---------- MATERIAL SUPPLIED

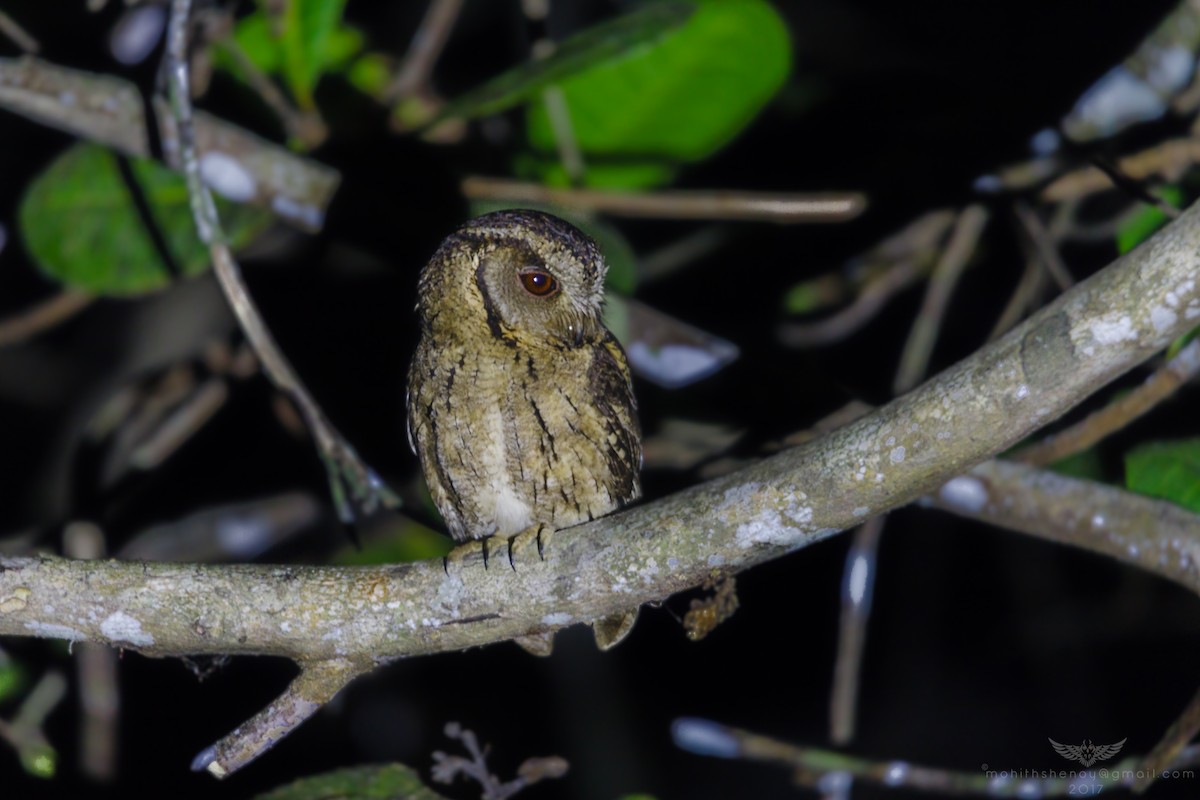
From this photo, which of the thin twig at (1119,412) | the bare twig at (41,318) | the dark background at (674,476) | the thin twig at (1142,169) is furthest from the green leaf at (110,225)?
the thin twig at (1142,169)

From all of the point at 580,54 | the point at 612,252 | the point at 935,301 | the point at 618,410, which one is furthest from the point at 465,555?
the point at 935,301

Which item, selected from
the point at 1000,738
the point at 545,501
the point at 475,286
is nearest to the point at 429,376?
the point at 475,286

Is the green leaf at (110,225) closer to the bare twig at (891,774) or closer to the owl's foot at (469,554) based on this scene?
the owl's foot at (469,554)

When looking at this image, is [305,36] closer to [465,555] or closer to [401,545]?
[401,545]

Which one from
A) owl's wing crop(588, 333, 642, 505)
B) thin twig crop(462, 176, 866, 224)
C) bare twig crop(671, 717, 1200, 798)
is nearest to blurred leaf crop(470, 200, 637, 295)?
thin twig crop(462, 176, 866, 224)

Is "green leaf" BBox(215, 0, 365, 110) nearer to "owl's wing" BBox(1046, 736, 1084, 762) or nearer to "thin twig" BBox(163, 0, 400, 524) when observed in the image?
"thin twig" BBox(163, 0, 400, 524)

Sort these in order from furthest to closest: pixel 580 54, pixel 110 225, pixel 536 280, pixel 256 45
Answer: pixel 256 45
pixel 110 225
pixel 580 54
pixel 536 280
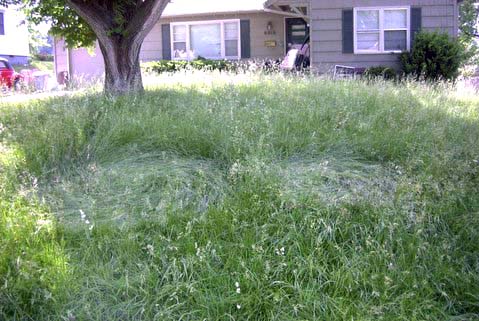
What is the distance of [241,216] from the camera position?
12.6ft

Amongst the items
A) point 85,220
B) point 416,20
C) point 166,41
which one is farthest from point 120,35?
point 166,41

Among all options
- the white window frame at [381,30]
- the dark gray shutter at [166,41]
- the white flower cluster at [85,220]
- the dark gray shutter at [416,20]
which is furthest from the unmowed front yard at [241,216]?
the dark gray shutter at [166,41]

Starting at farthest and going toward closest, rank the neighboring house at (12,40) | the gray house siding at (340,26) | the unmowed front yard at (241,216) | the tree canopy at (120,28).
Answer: the neighboring house at (12,40), the gray house siding at (340,26), the tree canopy at (120,28), the unmowed front yard at (241,216)

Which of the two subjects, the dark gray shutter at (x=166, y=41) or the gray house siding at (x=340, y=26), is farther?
the dark gray shutter at (x=166, y=41)

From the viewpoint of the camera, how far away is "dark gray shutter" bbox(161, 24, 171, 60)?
18.5 m

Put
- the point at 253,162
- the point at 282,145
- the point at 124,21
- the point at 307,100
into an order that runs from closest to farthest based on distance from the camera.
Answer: the point at 253,162, the point at 282,145, the point at 307,100, the point at 124,21

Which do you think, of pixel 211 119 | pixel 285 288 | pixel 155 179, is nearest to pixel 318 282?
pixel 285 288

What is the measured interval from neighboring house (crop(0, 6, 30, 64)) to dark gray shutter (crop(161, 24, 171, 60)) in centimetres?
1716

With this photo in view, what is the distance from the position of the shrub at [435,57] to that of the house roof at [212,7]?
612cm

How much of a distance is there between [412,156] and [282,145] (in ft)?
4.07

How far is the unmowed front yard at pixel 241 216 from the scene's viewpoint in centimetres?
319

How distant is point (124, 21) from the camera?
26.3ft

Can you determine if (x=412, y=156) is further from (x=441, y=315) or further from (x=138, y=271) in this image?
(x=138, y=271)

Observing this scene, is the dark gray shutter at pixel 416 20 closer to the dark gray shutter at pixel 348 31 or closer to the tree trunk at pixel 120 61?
the dark gray shutter at pixel 348 31
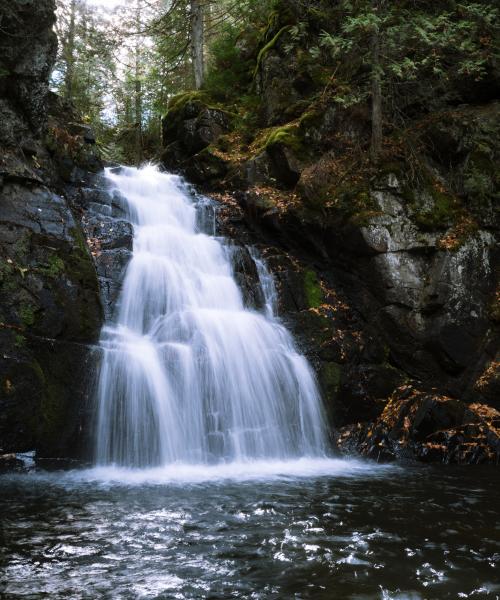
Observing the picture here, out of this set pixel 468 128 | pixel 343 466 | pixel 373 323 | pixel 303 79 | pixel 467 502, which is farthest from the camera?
pixel 303 79

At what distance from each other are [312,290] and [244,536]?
239 inches

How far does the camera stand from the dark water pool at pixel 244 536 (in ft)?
10.5

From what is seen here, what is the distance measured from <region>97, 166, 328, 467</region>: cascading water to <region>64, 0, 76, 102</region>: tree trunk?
9.44 m

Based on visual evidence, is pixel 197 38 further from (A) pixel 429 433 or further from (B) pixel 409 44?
(A) pixel 429 433

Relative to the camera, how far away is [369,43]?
1005 centimetres

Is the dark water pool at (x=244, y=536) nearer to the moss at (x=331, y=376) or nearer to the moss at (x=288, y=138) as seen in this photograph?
the moss at (x=331, y=376)

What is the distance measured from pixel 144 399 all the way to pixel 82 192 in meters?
5.20

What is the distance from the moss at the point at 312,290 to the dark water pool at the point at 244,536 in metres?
3.88

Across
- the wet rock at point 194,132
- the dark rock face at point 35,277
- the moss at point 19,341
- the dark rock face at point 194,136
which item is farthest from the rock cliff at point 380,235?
the moss at point 19,341

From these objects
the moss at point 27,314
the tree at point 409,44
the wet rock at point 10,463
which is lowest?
the wet rock at point 10,463

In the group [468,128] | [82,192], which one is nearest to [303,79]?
[468,128]

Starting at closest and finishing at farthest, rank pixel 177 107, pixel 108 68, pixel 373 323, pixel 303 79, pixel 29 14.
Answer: pixel 29 14, pixel 373 323, pixel 303 79, pixel 177 107, pixel 108 68

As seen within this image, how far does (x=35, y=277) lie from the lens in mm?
6723

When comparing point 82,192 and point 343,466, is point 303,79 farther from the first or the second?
point 343,466
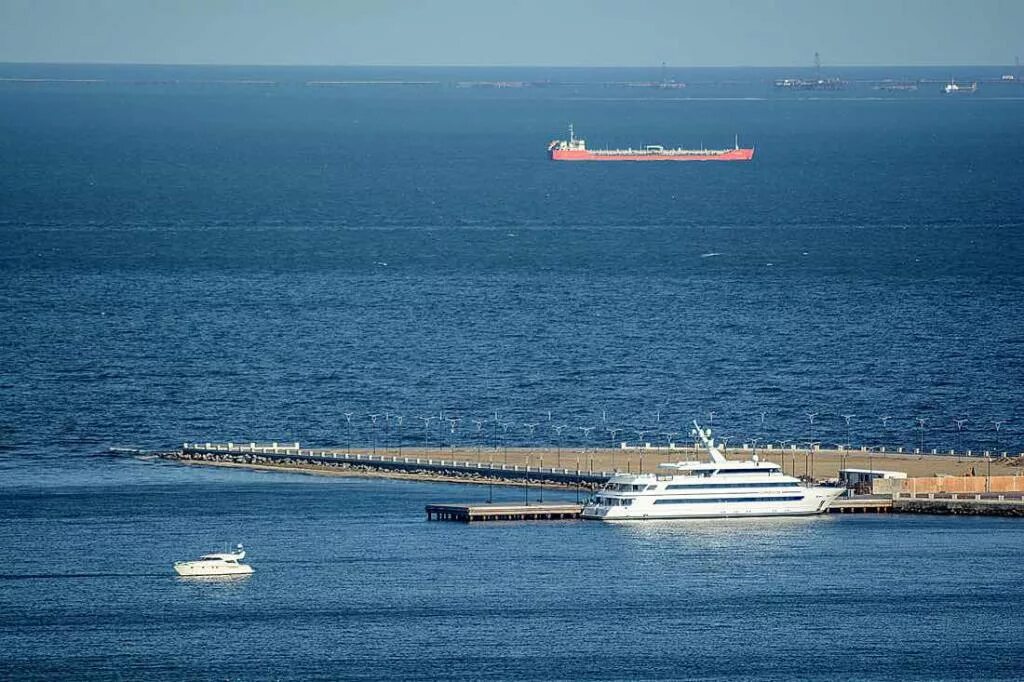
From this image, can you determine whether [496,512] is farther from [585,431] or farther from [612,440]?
[585,431]

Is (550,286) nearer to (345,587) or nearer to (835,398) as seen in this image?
(835,398)

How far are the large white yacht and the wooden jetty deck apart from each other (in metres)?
1.59

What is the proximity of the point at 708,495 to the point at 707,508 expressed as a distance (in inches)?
26.0

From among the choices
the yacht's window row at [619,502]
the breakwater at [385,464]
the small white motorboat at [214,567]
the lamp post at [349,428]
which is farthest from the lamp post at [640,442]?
the small white motorboat at [214,567]

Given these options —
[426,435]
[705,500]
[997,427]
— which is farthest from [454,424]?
[997,427]

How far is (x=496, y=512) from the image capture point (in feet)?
373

--------------------

Reproduce all of the items above with every occurrence of "furthest" replaced by "farthest" and everything else left unchanged. Omit the pictures from your answer.

From this photo, which of the thin twig at (1119,412) | the bare twig at (41,318) | the dark background at (674,476) | the thin twig at (1142,169) is farthest from the green leaf at (110,225)?
the thin twig at (1142,169)

From all of the point at 580,54 | the point at 612,252 | the point at 935,301 | the point at 618,410, which one is farthest from the point at 465,555?
the point at 935,301

Which item, selected from
the point at 1000,738
the point at 545,501
the point at 475,286
is nearest to the point at 429,376?
the point at 475,286

Is the green leaf at (110,225) closer to the bare twig at (891,774) or closer to the owl's foot at (469,554) based on this scene?
the owl's foot at (469,554)

When looking at this image, is [305,36] closer to [465,555] or closer to [401,545]?
[401,545]

Which one from
A) owl's wing crop(588, 333, 642, 505)
B) thin twig crop(462, 176, 866, 224)
C) bare twig crop(671, 717, 1200, 798)
is nearest to blurred leaf crop(470, 200, 637, 295)?
thin twig crop(462, 176, 866, 224)

Is "green leaf" BBox(215, 0, 365, 110) nearer to "owl's wing" BBox(1046, 736, 1084, 762) or nearer to "thin twig" BBox(163, 0, 400, 524) when observed in the image?
"thin twig" BBox(163, 0, 400, 524)

Sort these in order from farthest to closest: pixel 580 54, pixel 110 225, pixel 536 280, pixel 256 45
Answer: pixel 256 45
pixel 110 225
pixel 580 54
pixel 536 280
What is the distance of [241,216] from the camera position?
12.6ft

Amongst the items
A) point 85,220
B) point 416,20
C) point 166,41
which one is farthest from point 120,35?
point 166,41

Among all options
- the white window frame at [381,30]
- the dark gray shutter at [166,41]
- the white flower cluster at [85,220]
- the dark gray shutter at [416,20]
which is farthest from the unmowed front yard at [241,216]?
the dark gray shutter at [166,41]

Starting at farthest and going toward closest, rank the neighboring house at (12,40) | the gray house siding at (340,26) | the unmowed front yard at (241,216) | the tree canopy at (120,28).
Answer: the neighboring house at (12,40), the gray house siding at (340,26), the tree canopy at (120,28), the unmowed front yard at (241,216)

Which of the two subjects, the dark gray shutter at (x=166, y=41) or the gray house siding at (x=340, y=26), is farther?
the dark gray shutter at (x=166, y=41)

From the viewpoint of the camera, how far away is "dark gray shutter" bbox(161, 24, 171, 60)?
18.5 m

Put
- the point at 253,162
- the point at 282,145
- the point at 124,21
- the point at 307,100
into an order that runs from closest to farthest based on distance from the camera.
Answer: the point at 253,162, the point at 282,145, the point at 307,100, the point at 124,21

Which do you think, of pixel 211 119 | pixel 285 288 | pixel 155 179, is nearest to pixel 318 282?
pixel 285 288

What is the measured interval from neighboring house (crop(0, 6, 30, 64)) to dark gray shutter (crop(161, 24, 171, 60)) in centimetres?
1716

With this photo in view, what is the distance from the position of the shrub at [435,57] to that of the house roof at [212,7]?
612cm

How much of a distance is there between [412,156] and [282,145] (in ft)?
4.07

How far is the unmowed front yard at pixel 241 216 from the scene's viewpoint in centimetres?
319

How distant is point (124, 21) from the camera?
26.3ft

Can you determine if (x=412, y=156) is further from (x=441, y=315) or further from (x=138, y=271) in this image?
(x=138, y=271)

Observing this scene, is the dark gray shutter at pixel 416 20 closer to the dark gray shutter at pixel 348 31 or closer to the tree trunk at pixel 120 61?
the dark gray shutter at pixel 348 31
Observing the picture here, out of this set pixel 468 128 | pixel 343 466 | pixel 373 323 | pixel 303 79 | pixel 467 502, which is farthest from the camera?
pixel 303 79

At what distance from each other are [312,290] and [244,536]?
239 inches

How far does the camera stand from the dark water pool at pixel 244 536 (in ft)?
10.5

From what is seen here, what is the distance measured from <region>97, 166, 328, 467</region>: cascading water to <region>64, 0, 76, 102</region>: tree trunk?
9.44 m

Based on visual evidence, is pixel 197 38 further from (A) pixel 429 433 or further from (B) pixel 409 44?
(A) pixel 429 433

Relative to the camera, how far away is [369,43]?
1005 centimetres

Is the dark water pool at (x=244, y=536) nearer to the moss at (x=331, y=376) or nearer to the moss at (x=288, y=138) as seen in this photograph?
the moss at (x=331, y=376)

What is the distance measured from pixel 144 399 all the way to pixel 82 192 in meters?
5.20

What is the distance from the moss at the point at 312,290 to the dark water pool at the point at 244,536 in metres?
3.88

Across
- the wet rock at point 194,132
- the dark rock face at point 35,277
- the moss at point 19,341
- the dark rock face at point 194,136
which item is farthest from the rock cliff at point 380,235?
the moss at point 19,341

From these objects
the moss at point 27,314
the tree at point 409,44
the wet rock at point 10,463
which is lowest?
the wet rock at point 10,463

In the group [468,128] | [82,192], which one is nearest to [303,79]?
[468,128]

Starting at closest and finishing at farthest, rank pixel 177 107, pixel 108 68, pixel 373 323, pixel 303 79, pixel 29 14.
Answer: pixel 29 14, pixel 373 323, pixel 303 79, pixel 177 107, pixel 108 68

As seen within this image, how far does (x=35, y=277) lie from the lens in mm?
6723

When comparing point 82,192 and point 343,466, is point 303,79 farther from the first or the second?
point 343,466
From this image, can you determine whether [496,512] is farther from [585,431] or farther from [612,440]?
[585,431]

Is (550,286) nearer to (345,587) or nearer to (835,398) as seen in this image?
(835,398)

How far are the large white yacht and the wooden jetty deck apart from each other (in metres)?
1.59

What is the proximity of the point at 708,495 to the point at 707,508 expressed as a distance (in inches)?
26.0

From among the choices
the yacht's window row at [619,502]
the breakwater at [385,464]
the small white motorboat at [214,567]
the lamp post at [349,428]
which is farthest from the lamp post at [640,442]?
the small white motorboat at [214,567]

Given these options —
[426,435]
[705,500]
[997,427]
— which is farthest from [454,424]?
[997,427]

How far is (x=496, y=512) from the image capture point (in feet)?
373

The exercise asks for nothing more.